If these issues are current bottlenecks, Iceberg can help improve performance and data manageability.
Modernization in action – How Tiger Analytics helped a leading insurer enhance data analysis and management
A leading insurance provider was looking to optimize the management and analysis of petabyte-scale datasets. These datasets were characterized by highly complex schemas reflecting diverse insurance products, customer interactions, claims, and regulatory requirements.
Identifying the business needs
The client relied on multiple query engines (e.g., Spark, Flink, Trino, and Hive) to process claims, policy, and customer data for reporting, risk modeling, and predictive analytics. The legacy data lake, built on HDFS-based tables, couldn’t match the growing need for scalability, query performance, and schema management, prompting the adoption of Apache Iceberg to modernize the data platform. Below is a quick snapshot of the target issues:
- Scalability issues with large datasets
- Complex schema evolution
- Query performance bottlenecks
- Multi-engine compatibility
- Cost and resource inefficiency
Developing the solution
The insurer partnered with us to design and implement a comprehensive solution based on Apache Iceberg’s advanced table format to address these challenges. The solution could be broken down into five key components:
- Migration to Apache Iceberg: All legacy HDFS-based tables were migrated to Iceberg-managed tables in a phased manner to minimize downtime. This allowed the organization to retain existing data while gaining access to Iceberg’s advanced versioning and transactional capabilities.

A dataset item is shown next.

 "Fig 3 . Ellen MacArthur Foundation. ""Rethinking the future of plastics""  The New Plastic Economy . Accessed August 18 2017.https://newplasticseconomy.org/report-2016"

- Hidden Partitioning: We implemented Iceberg’s hidden partitioning strategy to simplify query planning and reduce the operational overhead of manually managing thousands of date- or region-based folders, enabling more efficient writes and reads without requiring explicit filters or restructuring.
- Optimized Metadata Management: To accelerate query performance, we leveraged Iceberg’s manifest and metadata layers, which store detailed statistics. This allowed for aggressive file pruning during query planning, which significantly reduced the volume of data scanned, a critical function for petabyte-scale claims and policy datasets.

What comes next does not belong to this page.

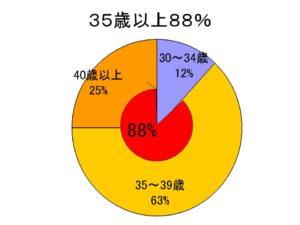 35歳以上88%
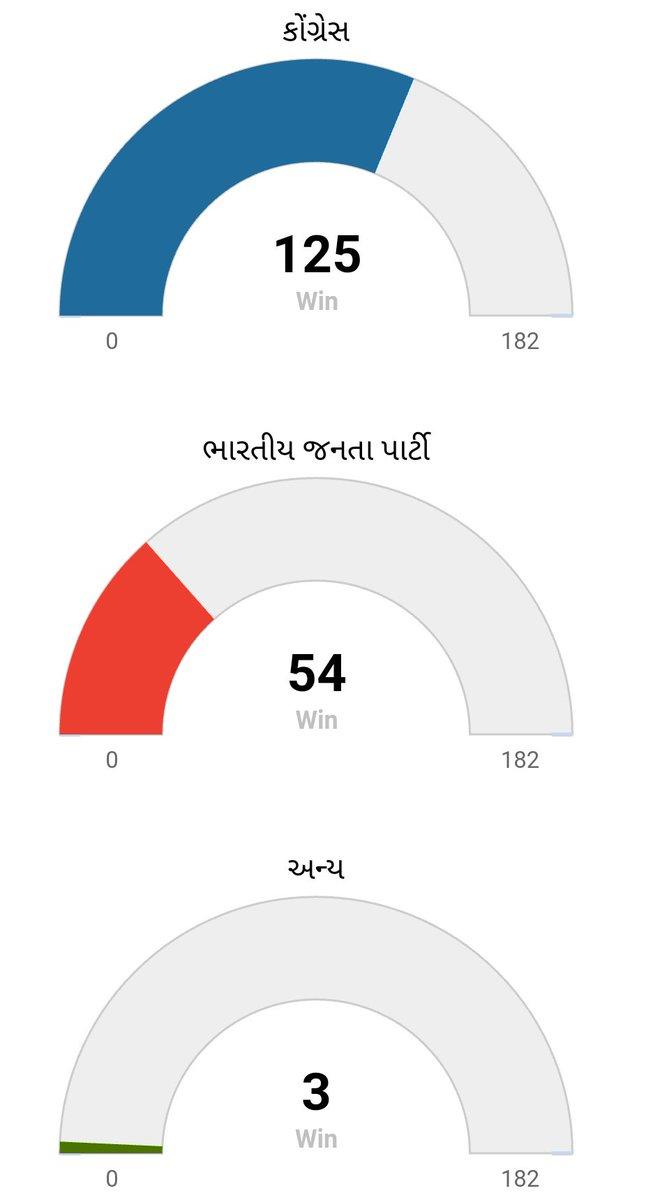 गुजरात में कांग्रेस आवे छे #VoteCongress...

- Multi-Engine Integration: The solution allowed for multi-engine compatibility, which minimized coordination issues, streamlined schema management, and ensured that data remained consistent regardless of the engine or workload accessing it.
- Performance Optimization: Iceberg’s ability to prune files and partitions based on metadata was used to minimize data scans. For example, queries targeting specific policy types or date ranges only accessed relevant Parquet files, reducing I/O costs. Compaction jobs were scheduled to optimize file sizes and reduce fragmentation, further improving query performance.With the adoption of Apache Iceberg, the insurer transformed its data lake into a high-performance, scalable, and cost-efficient platform. The solution brought about a nearly 50% reduction in I/O costs, compared to HDFS-based tables, for queries targeting specific partitions or columns. We also observed a 40% to 50% reduction in query latency when running complex aggregations on larger datasets. These optimizations, combined with flexible schema evolution and efficient storage management, enhanced both system performance and analyst productivity.
Iceberg optimization strategies to maximize performance
In our work, we have identified four key practices that can optimize Iceberg performance:
- Hidden Partitioning: Using constructs like PARTITIONED BY days(event_time) effectively distributes data
- Z-Order: Useful for high-cardinality columns (like user IDs or geodata) to speed up equality queries by 50% to 70%
- File Compaction: Regularly running the OPTIMIZE operation combines small files into larger blocks (128 MB+) to combat poor performance caused by millions of small files
- Write-Audit-Publish (WAP): Writing data to draft tables, pre-checking quality, then publishing to production helps prevent ‘garbage’ data from affecting analytics and reporting quality.
Understanding the potential limitations when implementing Iceberg at scale
Despite its advantages, implementing Iceberg requires a nuanced approach to combat its limitations, a few of which are mentioned below:
- Setup complexity: Configuring Iceberg, especially for multi-cloud environments (S3 and GCS simultaneously), requires a high level of expertise in distributed computing and storage and can take significant time.
- Resource intensity: Iceberg is a resource-intensive solution, requiring powerful clusters. Compacting data can require twice as many resources compared to systems like Delta Lake.
- Functionality limitations: Iceberg doesn’t support indexing out of the box like systems such as Hudi, which can impact performance on queries with large data volumes.
Iceberg is developing solutions to address some of the above-mentioned limitations. For instance, integration with streaming systems like Apache Pulsar and Kafka for real-time analytics, improvements in automatic file optimization processes, and the introduction of AI-driven approaches for dynamic data partitioning.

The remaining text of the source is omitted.